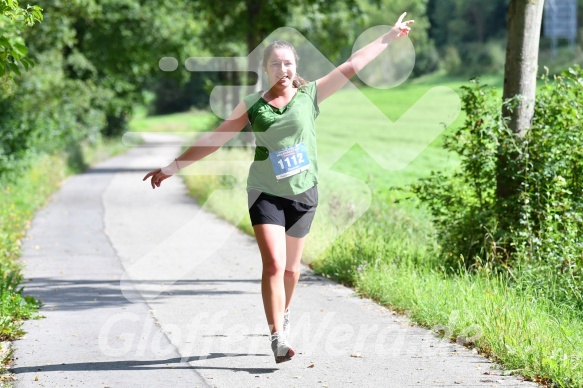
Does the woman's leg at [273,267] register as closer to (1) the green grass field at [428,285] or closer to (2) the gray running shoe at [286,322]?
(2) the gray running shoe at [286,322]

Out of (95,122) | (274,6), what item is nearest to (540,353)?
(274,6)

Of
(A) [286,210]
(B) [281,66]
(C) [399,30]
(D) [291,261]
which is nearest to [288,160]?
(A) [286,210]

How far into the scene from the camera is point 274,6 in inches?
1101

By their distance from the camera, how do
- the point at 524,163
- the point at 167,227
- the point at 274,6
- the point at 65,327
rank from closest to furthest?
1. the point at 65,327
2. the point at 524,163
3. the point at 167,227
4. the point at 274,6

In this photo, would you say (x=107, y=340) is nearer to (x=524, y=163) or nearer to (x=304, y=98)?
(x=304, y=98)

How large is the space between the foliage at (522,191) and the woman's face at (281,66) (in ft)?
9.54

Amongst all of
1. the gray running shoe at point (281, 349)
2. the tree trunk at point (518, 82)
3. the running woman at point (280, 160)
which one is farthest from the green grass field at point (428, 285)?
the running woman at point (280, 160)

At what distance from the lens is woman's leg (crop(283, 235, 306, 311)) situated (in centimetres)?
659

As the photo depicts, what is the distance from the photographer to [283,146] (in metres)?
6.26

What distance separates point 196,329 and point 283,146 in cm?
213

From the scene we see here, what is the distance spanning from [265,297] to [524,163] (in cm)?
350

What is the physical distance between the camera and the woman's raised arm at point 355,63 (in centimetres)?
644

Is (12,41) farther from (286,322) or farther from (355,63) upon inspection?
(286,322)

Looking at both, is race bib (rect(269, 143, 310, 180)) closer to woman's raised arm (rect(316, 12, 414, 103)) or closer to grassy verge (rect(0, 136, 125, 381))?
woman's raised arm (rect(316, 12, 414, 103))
--
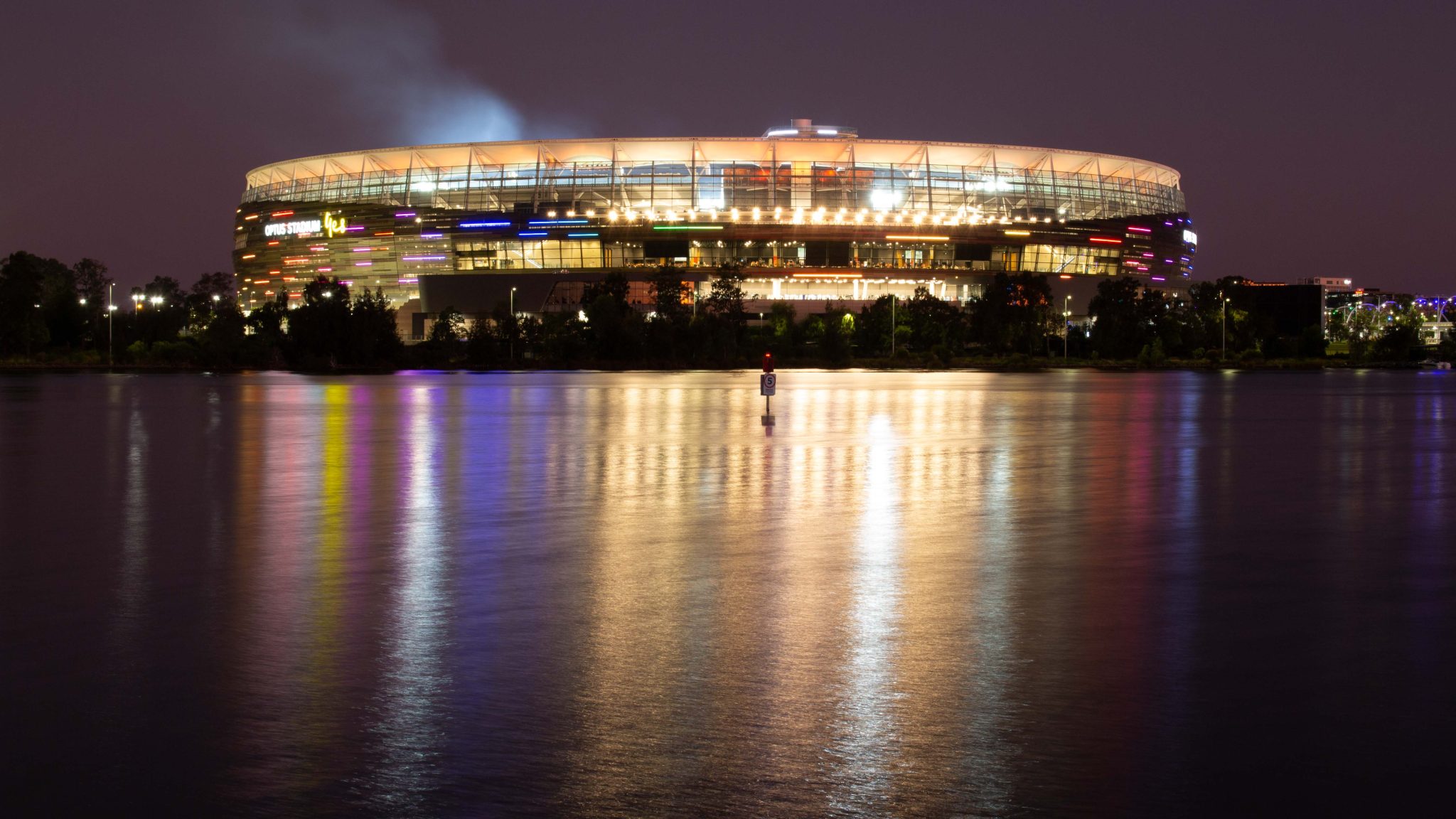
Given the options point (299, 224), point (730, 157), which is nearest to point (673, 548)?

[Required work]: Return each line of the records that contains the word "gray", matching case exactly.

[Exercise result]:
Does the woman's leg at [273,267] register as closer to (1) the green grass field at [428,285] or closer to (2) the gray running shoe at [286,322]?
(2) the gray running shoe at [286,322]
1. the gray running shoe at point (281, 349)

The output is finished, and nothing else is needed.